こども会が自治会の一部ということもあり、かなり地域と密接な繋がりがあります。保護者の中にはお手伝いの参加を呼び掛けても、子どもだけは参加するけど親は協力しない(仕事などで協力できない)家庭もあり、いつも集まるのは決まった保護者。正直、貧乏くじを引いたなとも思っていましたが、会長を務めて良かったことは、地域の方たちと顔見知りになれたこと。実は、この地域には縁もゆかりもなく、家を建てるにあたり引っ越してきたので、昔から住んでいる方たちにとっては新参者。これから長く住んでいく我が家にとっては、地域に溶け込んでいくためにも一つのステップだったと思っています。

コロナ禍を経ての変化

ほぼ行事が中止

私が会長を務めた2019年度は、年明けには新型コロナウイルスが日本にも上陸し、3学期には休校もあり、年度末の行事などはほぼ中止となりました。総会も、活動報告や予算報告などの書類を配布し、役員だけ集まって決めてもらい、また3月の歓送迎会も中止。

その後しばらく続くコロナ禍で、こども会はもちろん小中学校のPTAもほぼほぼ活動はなく、でも実際は活動が縮小されてとても楽だなと思っていました。

しかもコロナ禍はそれから2023年度まで続くことになり、3年間活動がないということは、こども会などを運営する役員も何も経験しないまま時が経ち、再開しようにもノウハウを知らないという状態に。

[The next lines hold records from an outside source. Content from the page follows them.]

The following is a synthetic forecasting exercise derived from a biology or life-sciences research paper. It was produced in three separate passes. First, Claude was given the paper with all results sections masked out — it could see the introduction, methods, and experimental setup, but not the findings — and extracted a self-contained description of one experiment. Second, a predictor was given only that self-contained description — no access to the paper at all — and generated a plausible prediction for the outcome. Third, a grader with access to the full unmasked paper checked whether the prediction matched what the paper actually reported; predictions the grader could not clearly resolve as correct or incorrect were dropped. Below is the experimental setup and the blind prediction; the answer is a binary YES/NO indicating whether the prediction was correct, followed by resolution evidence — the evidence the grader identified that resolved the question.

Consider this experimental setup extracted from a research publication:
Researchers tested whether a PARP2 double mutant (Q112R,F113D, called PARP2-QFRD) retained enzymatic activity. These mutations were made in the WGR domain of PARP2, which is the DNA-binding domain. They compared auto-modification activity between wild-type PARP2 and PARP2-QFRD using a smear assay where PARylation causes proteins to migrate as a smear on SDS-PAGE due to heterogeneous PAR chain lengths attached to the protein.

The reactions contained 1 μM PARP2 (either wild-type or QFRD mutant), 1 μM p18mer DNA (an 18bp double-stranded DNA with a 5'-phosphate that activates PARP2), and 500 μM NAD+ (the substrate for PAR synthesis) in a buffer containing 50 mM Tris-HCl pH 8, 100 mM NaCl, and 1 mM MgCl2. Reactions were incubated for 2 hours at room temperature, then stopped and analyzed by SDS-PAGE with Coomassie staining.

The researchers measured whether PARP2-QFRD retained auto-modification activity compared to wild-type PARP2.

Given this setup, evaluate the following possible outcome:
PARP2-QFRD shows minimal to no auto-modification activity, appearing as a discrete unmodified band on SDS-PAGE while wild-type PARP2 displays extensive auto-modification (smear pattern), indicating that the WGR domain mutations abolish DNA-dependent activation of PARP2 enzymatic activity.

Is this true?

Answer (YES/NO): NO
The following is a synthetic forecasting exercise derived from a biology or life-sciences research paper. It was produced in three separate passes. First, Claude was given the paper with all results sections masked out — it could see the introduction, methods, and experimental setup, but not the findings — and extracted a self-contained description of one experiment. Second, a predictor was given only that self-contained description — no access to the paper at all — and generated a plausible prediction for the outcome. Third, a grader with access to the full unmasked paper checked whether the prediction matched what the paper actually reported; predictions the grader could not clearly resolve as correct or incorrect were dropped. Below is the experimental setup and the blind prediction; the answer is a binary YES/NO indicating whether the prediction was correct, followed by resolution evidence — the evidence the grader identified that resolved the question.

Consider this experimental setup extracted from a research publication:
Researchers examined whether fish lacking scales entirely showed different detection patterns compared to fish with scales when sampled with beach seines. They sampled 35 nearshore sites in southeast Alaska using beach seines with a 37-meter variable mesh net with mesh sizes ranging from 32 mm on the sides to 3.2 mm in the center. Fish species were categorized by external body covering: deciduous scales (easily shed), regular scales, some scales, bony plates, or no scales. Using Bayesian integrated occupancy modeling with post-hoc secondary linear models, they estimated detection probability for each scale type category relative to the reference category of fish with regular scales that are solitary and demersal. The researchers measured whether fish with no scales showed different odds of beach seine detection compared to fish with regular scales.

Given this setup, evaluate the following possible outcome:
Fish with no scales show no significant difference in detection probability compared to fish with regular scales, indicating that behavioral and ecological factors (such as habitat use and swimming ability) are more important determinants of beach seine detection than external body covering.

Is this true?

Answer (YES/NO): NO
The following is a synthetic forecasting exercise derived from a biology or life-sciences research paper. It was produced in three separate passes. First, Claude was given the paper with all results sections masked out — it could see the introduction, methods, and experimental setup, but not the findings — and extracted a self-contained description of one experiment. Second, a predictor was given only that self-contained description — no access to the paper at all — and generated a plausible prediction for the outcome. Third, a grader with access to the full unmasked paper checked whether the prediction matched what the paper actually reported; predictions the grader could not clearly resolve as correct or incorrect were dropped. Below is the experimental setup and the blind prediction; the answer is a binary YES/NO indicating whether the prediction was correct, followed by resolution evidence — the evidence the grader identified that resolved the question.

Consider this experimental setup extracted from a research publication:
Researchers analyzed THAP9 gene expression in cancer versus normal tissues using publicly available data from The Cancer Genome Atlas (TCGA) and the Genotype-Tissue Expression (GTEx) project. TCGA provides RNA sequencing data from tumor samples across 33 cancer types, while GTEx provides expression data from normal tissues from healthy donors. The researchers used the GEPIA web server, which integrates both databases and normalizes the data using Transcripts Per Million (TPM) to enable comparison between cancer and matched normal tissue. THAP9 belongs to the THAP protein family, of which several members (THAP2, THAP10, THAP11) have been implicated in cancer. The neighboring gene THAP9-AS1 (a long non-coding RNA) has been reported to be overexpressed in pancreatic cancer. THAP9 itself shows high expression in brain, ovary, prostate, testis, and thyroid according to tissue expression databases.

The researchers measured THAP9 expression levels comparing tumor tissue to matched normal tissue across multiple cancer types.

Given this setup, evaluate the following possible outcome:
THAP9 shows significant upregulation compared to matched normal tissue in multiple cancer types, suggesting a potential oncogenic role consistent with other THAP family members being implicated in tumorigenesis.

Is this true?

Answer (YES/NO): NO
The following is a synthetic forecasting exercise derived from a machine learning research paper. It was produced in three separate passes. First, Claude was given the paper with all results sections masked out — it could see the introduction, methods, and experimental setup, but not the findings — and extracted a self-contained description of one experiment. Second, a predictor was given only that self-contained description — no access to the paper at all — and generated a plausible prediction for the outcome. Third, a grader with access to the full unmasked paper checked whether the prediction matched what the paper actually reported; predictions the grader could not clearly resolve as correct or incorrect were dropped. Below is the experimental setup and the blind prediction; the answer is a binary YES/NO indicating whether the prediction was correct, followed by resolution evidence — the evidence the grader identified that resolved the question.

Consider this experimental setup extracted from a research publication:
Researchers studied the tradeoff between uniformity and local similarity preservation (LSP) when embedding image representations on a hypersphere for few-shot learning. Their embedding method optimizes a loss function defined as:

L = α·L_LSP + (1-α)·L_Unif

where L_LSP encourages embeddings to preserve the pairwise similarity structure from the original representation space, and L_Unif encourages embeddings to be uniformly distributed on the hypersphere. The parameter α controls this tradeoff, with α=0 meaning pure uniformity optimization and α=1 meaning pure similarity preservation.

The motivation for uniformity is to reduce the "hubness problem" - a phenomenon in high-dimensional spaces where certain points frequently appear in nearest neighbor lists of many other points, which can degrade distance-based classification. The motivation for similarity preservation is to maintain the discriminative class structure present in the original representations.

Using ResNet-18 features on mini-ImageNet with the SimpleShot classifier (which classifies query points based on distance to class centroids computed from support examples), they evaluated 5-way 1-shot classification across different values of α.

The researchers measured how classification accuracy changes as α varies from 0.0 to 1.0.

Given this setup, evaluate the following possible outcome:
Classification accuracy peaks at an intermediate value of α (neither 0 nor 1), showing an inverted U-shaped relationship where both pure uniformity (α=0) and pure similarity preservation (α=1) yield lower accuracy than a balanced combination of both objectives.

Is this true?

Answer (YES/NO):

昔と違い、各家族や共働きが当たり前となり、家庭の事情でなかなか活動にも参加ができないことにコロナ禍が拍車をかけ、大人たちの意識もだいぶ変化してきたように思います。

地域が抱える住宅事情問題

今回のどんどや廃止には、実は地域の住宅事情が深く関わっています。ここ最近、アパートが新しく建ったりしたことで、自治会に入ってない世帯が増えました。我が地区では、アパートやマンションの世帯は、そこを管理するオーナーや不動産会社がゴミ出し場所などの管理費として別に年間費を払う形になるので、自治会員ではないんです。
なので、これまでもこども会の伝統行事には、自治会世帯の子どもたちはもちろん参加し親もお手伝いするけど、そもそも自治会に入っていない世帯は参加意識が薄く、コロナ禍の自粛ムードも手伝って子どもも親も参加しない傾向となっていました。

それを良く思っていない地域のお年寄りたちは、先日の自治会総会でそのことに触れ、「子ども会の行事に親が行事に参加しないんじゃ話にならない。できないなら、廃止した方がいい。」という結論になり、その場で多数決が取られ、どんどやの廃止が正式に決定しました。

まとめ

こうやって振り返ると、コロナ禍は健康問題だけではなく、様々なことに影響を与えたんだなと思います。今回は、地域の伝統行事が一つなくなりましたが、見方を変えればそれを喜ぶ人たちもいるわけで、今では当事者でない私から見ても、なかなか複雑な問題です。

また他の地域を見れば、コロナ禍を経て負担となっていたPTA活動を改革すべく、PTA自体を廃止したりする動きも活発となっています。

このことがどんな変化をもたらすのか、きっと10年後・20年後の地域を取り巻く状況に大きな影響を与えることになるかもしれませんが、うまく時代と共に変化していきたいなと願わずにいられません。